* _ACTIONS TO TAKE_
1. In the email thread, how many changes do Jenny Green's databases get every day?
2. Rewrite the paragraph of the email thread beginning "The main problem here, as Jenny said" as a short bulleted list that keeps its main facts.
3. List every web address that appears in the email thread, leaving out email addresses.

* _PASSAGE SHOWN_
+++
Re: Follow up on our conference call on 7/11...

The main problem here, as Jenny said, is the updates. If the dataset doesn't
update, then it can be extracted into RDF, but if there are a lot of
updates, it is better just to query directly the database. Therefore a
proposed solution is to have a SPARQL to SQL translation. My 2 cents.

Juan Sequeda, Ph.D Student

Research Assistant
Dept. of Computer Sciences
The University of Texas at Austin
http://www.cs.utexas.edu/~jsequeda
jsequeda@cs.utexas.edu

Semantic Web in Austin: http://juansequeda.blogspot.com/

On Thu, Jul 17, 2008 at 9:54 AM, Jenny Green <
Jenny.Green@ordnancesurvey.co.uk> wrote:

>  Ahmed,
>
> What you are talking about is creating 'virtual RDF' on top of a database,
> which to my knowledge is what alot of the presenters to the RDB2RDF group,
> including Virtuoso, have been describing. I think the difference in your
> proposed technique, if I understand it correctly, is that you are analysing
> the query to obtain the correct sources within the database rather than
> decomposing the query into its SQL equivalent. I would be very interested to
> see how this technique performed as I can see its application to OWL being
> very useful. The only reservation that I would have is whether the query can
> be decomposed into subqueries that would not return large amounts of
> unnecessary data.
>
> With regard to converting huge amounts of data into RDF, I think that size
> is not the only prohibitive factor. As you say changes in the data need to
> be reflected in the store, our databases get 5000 changes every day, even if
> the amount of data held was small enough to fit in a triple store then there
> is not the infrastructure available to keep the data up to date each day.
> However some of our products, by their nature, do not change very frequently
> and are small enough to be held as RDF; http://os.rkbexplorer.com/
> *Jennifer Green*
> *Research Scientist*
> *Research*, *Ordnance Survey*
> C530, Romsey Road, SOUTHAMPTON, United Kingdom, SO16 4GU
> Phone: +44 (0) 23 8030 5717
> www.ordnancesurvey.co.uk | jenny.green@ordnancesurvey.co.uk<jenny.green@ordnancesurvey.co.uk>
> *
>
> P Please consider your environmental responsibility before printing this
> email.
> *
>
>
> -----Original Message-----
> From: public-xg-rdb2rdf-request@w3.org [
> mailto:public-xg-rdb2rdf-request@w3.org <public-xg-rdb2rdf-request@w3.org>
> ] On Behalf Of Ezzat, Ahmed
> Sent: 17 July 2008 07:44
> To: Kingsley Idehen
> Cc: public-xg-rdb2rdf@w3.org
> Subject: RE: Follow up on our conference call on 7/11...
+++
* _DATA SUPPLIED_
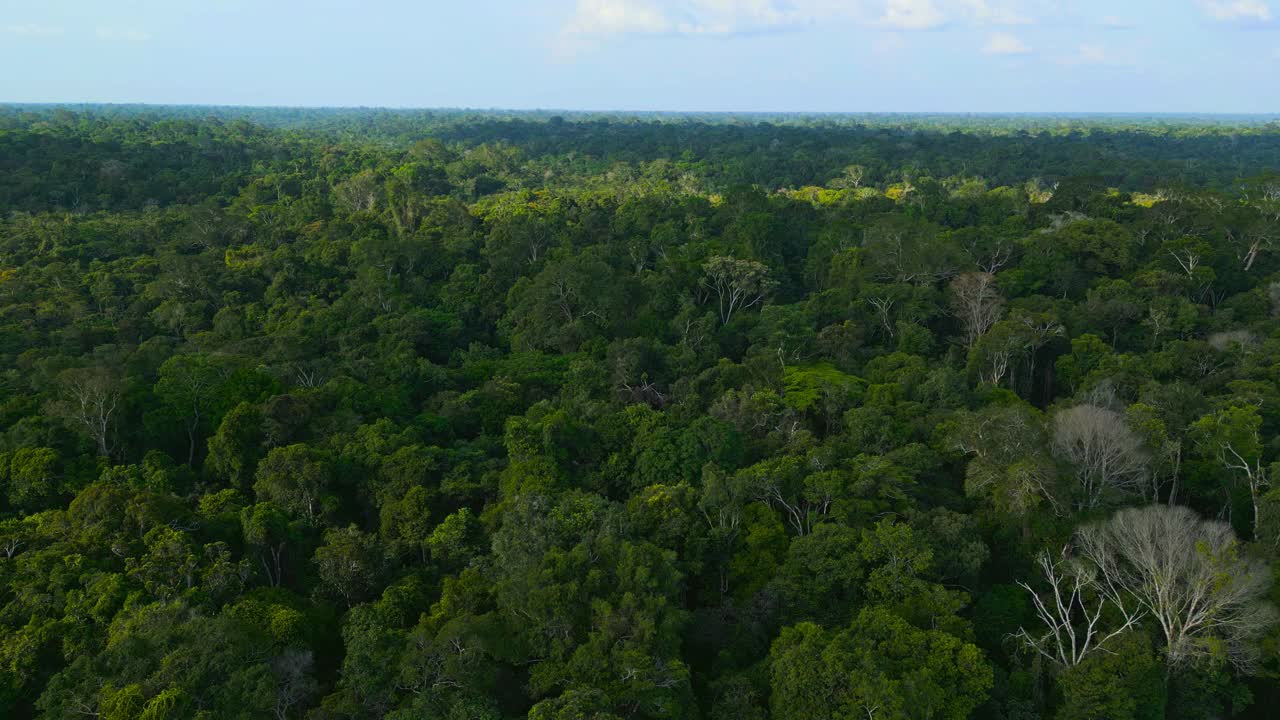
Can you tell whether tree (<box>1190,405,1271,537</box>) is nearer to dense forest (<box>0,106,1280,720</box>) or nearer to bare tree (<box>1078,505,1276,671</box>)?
dense forest (<box>0,106,1280,720</box>)

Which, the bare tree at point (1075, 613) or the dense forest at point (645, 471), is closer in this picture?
the dense forest at point (645, 471)

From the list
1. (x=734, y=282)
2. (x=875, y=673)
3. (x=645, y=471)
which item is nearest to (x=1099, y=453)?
(x=875, y=673)

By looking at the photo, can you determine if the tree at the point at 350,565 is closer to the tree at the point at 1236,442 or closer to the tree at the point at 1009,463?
A: the tree at the point at 1009,463

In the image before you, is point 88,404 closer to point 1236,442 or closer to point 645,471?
point 645,471

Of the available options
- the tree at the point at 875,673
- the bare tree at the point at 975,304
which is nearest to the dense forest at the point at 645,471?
the tree at the point at 875,673

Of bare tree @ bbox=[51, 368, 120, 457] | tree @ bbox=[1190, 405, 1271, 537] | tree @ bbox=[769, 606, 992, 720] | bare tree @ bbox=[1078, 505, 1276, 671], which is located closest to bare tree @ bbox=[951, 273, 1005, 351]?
tree @ bbox=[1190, 405, 1271, 537]

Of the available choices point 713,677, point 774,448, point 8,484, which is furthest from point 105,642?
point 774,448
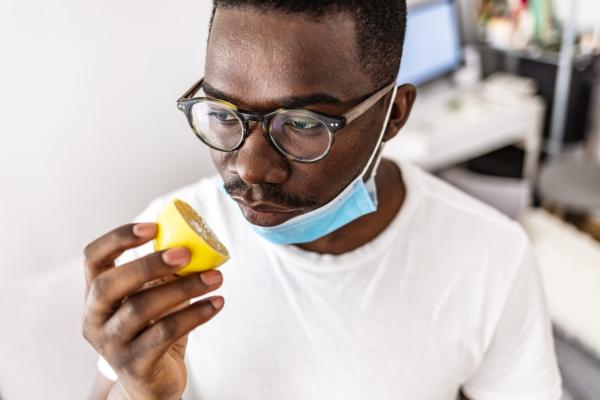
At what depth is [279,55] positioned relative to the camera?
2.17ft

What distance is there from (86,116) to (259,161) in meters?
1.26

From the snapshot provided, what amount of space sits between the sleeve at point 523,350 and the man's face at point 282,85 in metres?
0.41

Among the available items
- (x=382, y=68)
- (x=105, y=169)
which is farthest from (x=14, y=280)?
(x=382, y=68)

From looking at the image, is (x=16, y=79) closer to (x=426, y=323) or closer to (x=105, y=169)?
(x=105, y=169)

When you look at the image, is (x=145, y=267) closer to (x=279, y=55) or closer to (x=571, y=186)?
(x=279, y=55)

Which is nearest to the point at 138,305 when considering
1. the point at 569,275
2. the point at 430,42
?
the point at 569,275

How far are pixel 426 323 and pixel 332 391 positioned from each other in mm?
198

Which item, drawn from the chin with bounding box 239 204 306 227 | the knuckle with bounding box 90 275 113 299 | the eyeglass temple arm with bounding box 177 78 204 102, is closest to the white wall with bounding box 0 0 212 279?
the eyeglass temple arm with bounding box 177 78 204 102

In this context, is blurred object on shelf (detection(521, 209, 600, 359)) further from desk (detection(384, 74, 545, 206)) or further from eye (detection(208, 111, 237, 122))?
eye (detection(208, 111, 237, 122))

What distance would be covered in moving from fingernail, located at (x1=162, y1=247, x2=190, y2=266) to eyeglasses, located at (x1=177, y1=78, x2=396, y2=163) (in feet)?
0.62

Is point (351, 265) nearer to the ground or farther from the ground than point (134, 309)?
nearer to the ground

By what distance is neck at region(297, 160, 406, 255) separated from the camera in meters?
0.95

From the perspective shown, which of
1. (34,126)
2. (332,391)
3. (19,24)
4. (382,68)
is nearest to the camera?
(382,68)

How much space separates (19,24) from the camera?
1581mm
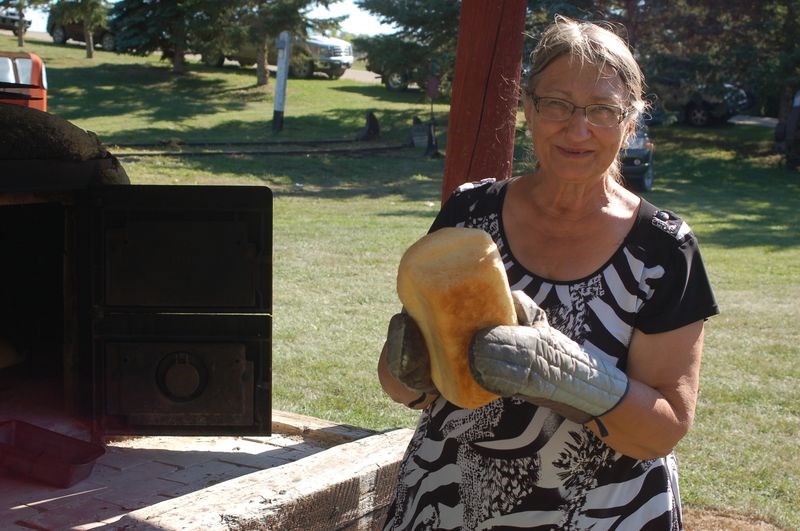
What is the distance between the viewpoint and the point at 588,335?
204 cm

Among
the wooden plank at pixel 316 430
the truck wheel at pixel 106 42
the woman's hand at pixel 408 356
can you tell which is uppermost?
the truck wheel at pixel 106 42

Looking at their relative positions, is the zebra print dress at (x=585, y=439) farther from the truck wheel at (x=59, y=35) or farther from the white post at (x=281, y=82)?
the truck wheel at (x=59, y=35)

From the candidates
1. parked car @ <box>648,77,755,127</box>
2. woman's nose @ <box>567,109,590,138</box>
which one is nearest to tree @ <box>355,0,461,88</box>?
parked car @ <box>648,77,755,127</box>

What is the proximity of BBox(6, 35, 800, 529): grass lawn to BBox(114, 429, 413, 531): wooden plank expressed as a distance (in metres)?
1.85

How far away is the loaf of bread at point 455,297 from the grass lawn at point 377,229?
115 inches

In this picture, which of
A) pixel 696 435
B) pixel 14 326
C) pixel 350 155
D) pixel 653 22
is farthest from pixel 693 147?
pixel 14 326

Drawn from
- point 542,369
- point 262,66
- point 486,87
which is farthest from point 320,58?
point 542,369

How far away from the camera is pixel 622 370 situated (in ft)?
6.71

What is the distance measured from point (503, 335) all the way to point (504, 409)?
314mm

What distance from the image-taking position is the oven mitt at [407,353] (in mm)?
1973

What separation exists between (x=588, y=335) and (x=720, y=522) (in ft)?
8.79

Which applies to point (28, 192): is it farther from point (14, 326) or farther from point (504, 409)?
point (504, 409)

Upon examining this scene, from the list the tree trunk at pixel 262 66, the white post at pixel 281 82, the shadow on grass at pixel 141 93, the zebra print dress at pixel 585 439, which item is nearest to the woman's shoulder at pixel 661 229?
the zebra print dress at pixel 585 439

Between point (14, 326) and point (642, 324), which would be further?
point (14, 326)
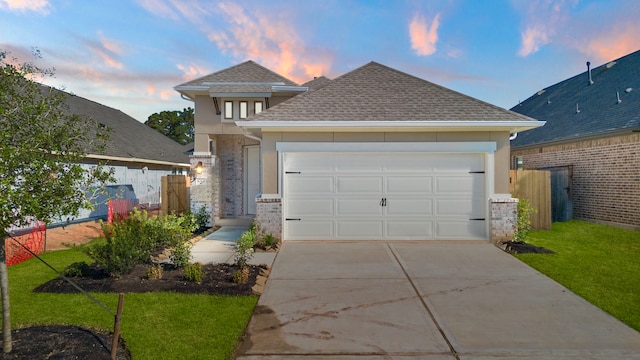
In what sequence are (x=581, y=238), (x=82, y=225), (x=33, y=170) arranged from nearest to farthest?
(x=33, y=170) < (x=581, y=238) < (x=82, y=225)

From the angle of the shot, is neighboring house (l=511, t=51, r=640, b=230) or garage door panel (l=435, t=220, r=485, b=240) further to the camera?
neighboring house (l=511, t=51, r=640, b=230)

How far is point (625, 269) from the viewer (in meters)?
+++
* _ANSWERS TO THE EXERCISES_
1. 5000 changes every day.

2.
- The main problem is the updates.
- If the dataset doesn't update, it can be extracted into RDF.
- If there are many updates, it is better to query the database directly.
- The proposed solution is a SPARQL to SQL translation.

3.
- http://www.cs.utexas.edu/~jsequeda
- http://juansequeda.blogspot.com/
- http://os.rkbexplorer.com/
- www.ordnancesurvey.co.uk